スマートな生活を送る人だったら紙の手帳ではなく、お薬手帳アプリを使っていることもあると思います。では、アプリの場合はこれらの条件はどうなるのでしょうか?

改定前はアプリは対象外でお薬手帳を持参していないのと同じ扱いでした。ですが、今回の改定で正式にお薬手帳扱いされることになりました。ですから上記のお薬手帳の条件と同じになります。ただし問題があります。

「薬局の薬剤師はどうやって中を確認するのか?」

という問題です。
料金を380円にするためには、薬剤師がお薬手帳の中身を確認して作業を軽減するのが目的だと書きました。ということはスマホをそのまま薬剤師に渡す、という行為が発生してしまいます。実際国も薬局への指導でこの点について「患者から見せてもらう」としているそうです。
いやいや、他人にスマホを渡すなんて怖くてできないですよね?住所録、フェイスブックやLINEのやりとり、写真などなど、全部見られてしまう、もしくはデータが盗み取られる可能性が出てきます。じゃあ、どうしましょう?

【解決策】
①国か薬局がお金を使ってアプリと連動するシステムを導入して、アプリの中身だけ参照できるようにする。
②窓口で薬剤師が別の紙に書き出す。
③一旦紙のお薬手帳を作り、それを提出する。

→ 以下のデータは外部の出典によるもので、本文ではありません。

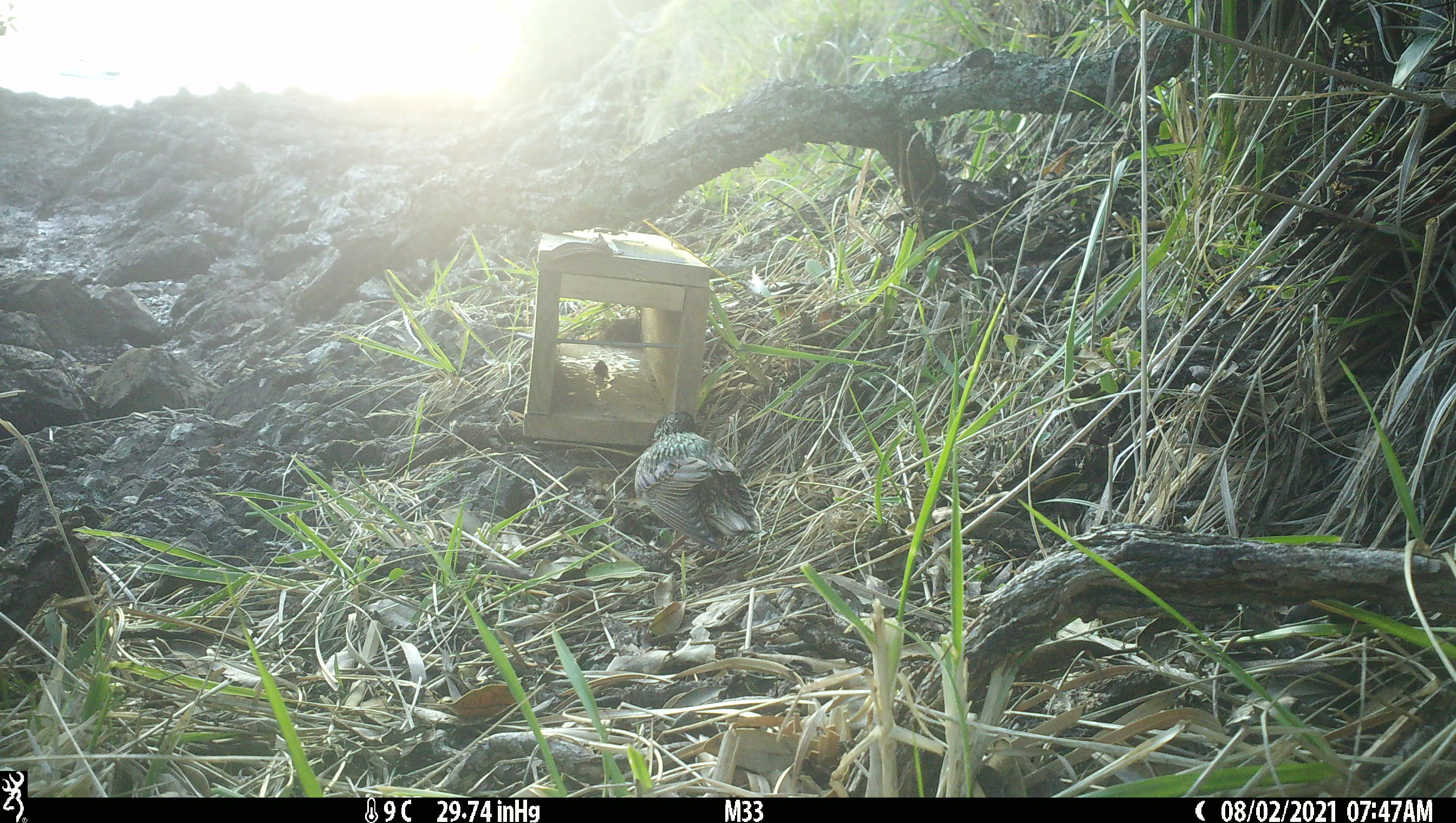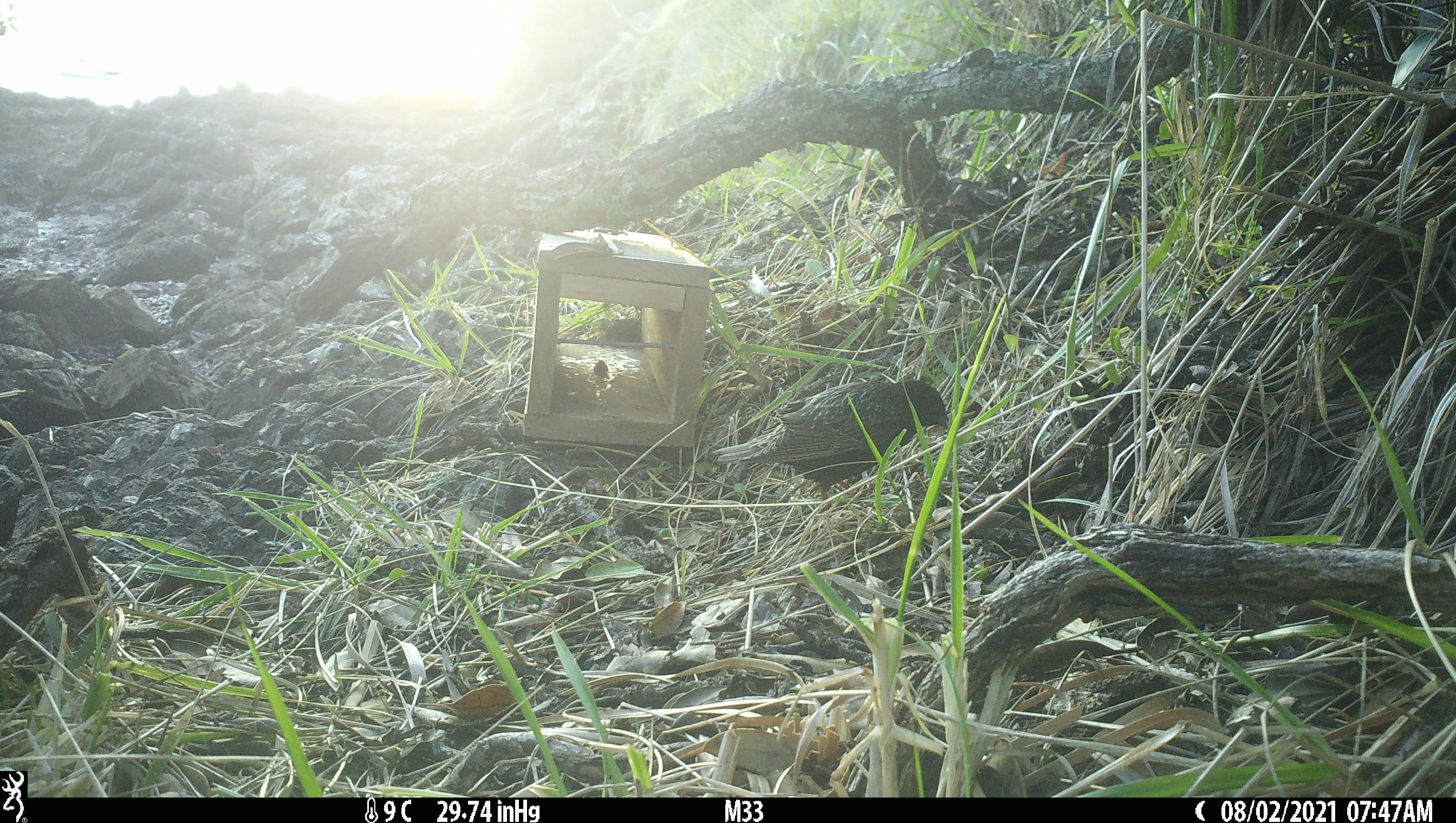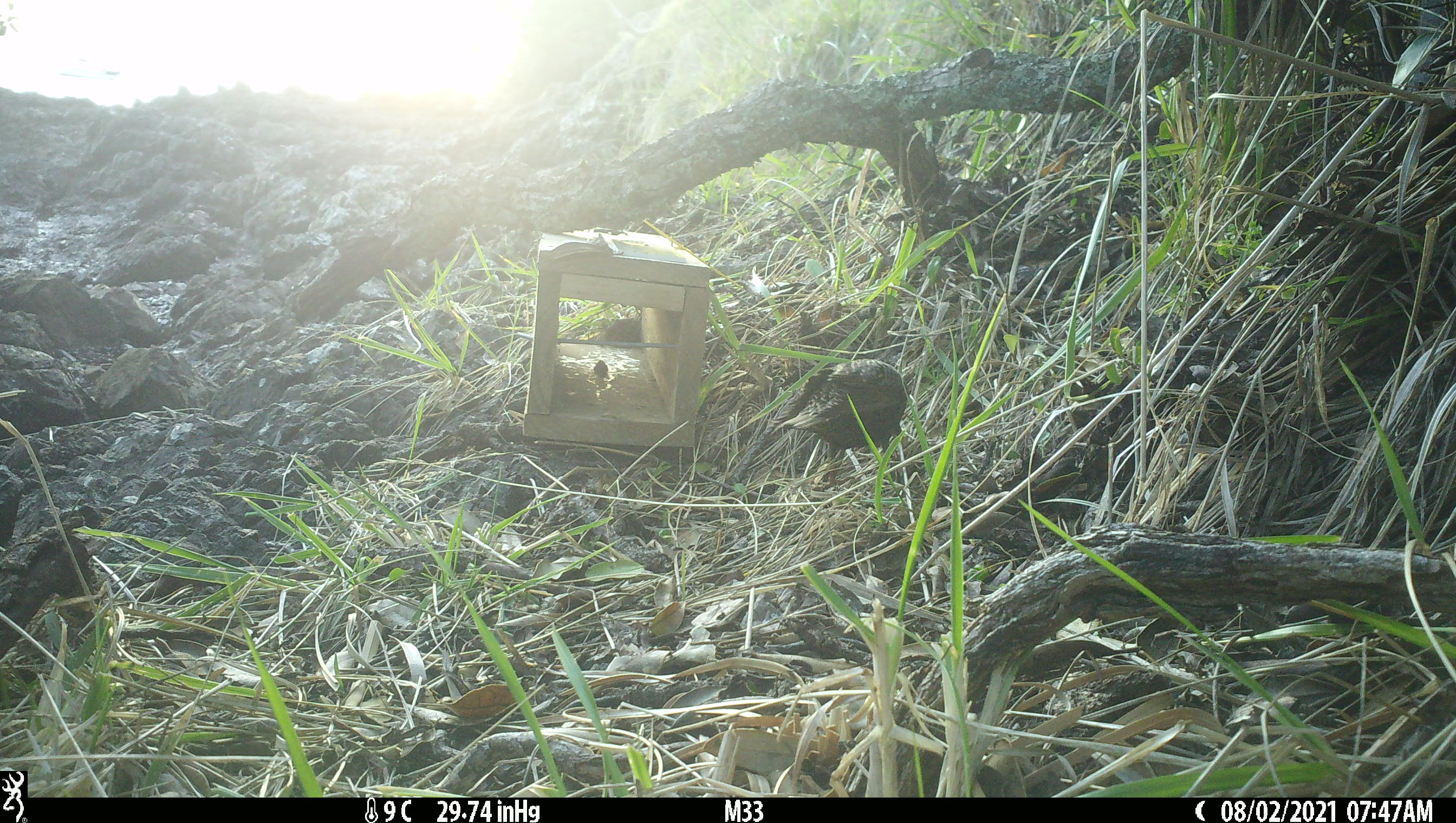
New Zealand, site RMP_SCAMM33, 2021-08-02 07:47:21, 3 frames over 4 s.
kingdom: Animalia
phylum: Chordata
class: Aves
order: Passeriformes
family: Sturnidae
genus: Sturnus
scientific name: Sturnus vulgaris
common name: european starling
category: starling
Starling (european starling) (Sturnus vulgaris).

あとでアプリに記入する。

①と②の可能性はまったくないと思いますので、実際は③になると思います。

知らずにこれまで通り「お薬手帳は必要ないのです」なんて言うと500円かかってしまいますから気をつけましょう。

以上、お薬手帳の2016年4月からの制度改定についてでした。お薬代が安くなるのはありがたいですが、どこかアナログなところがちょっと気になります。アプリへの対応を積極的にやるべきですよね。また若い人や元気な人は年に何回も病院に行くことはないでしょうから、ほぼ値上げととらえて間違いないでしょう。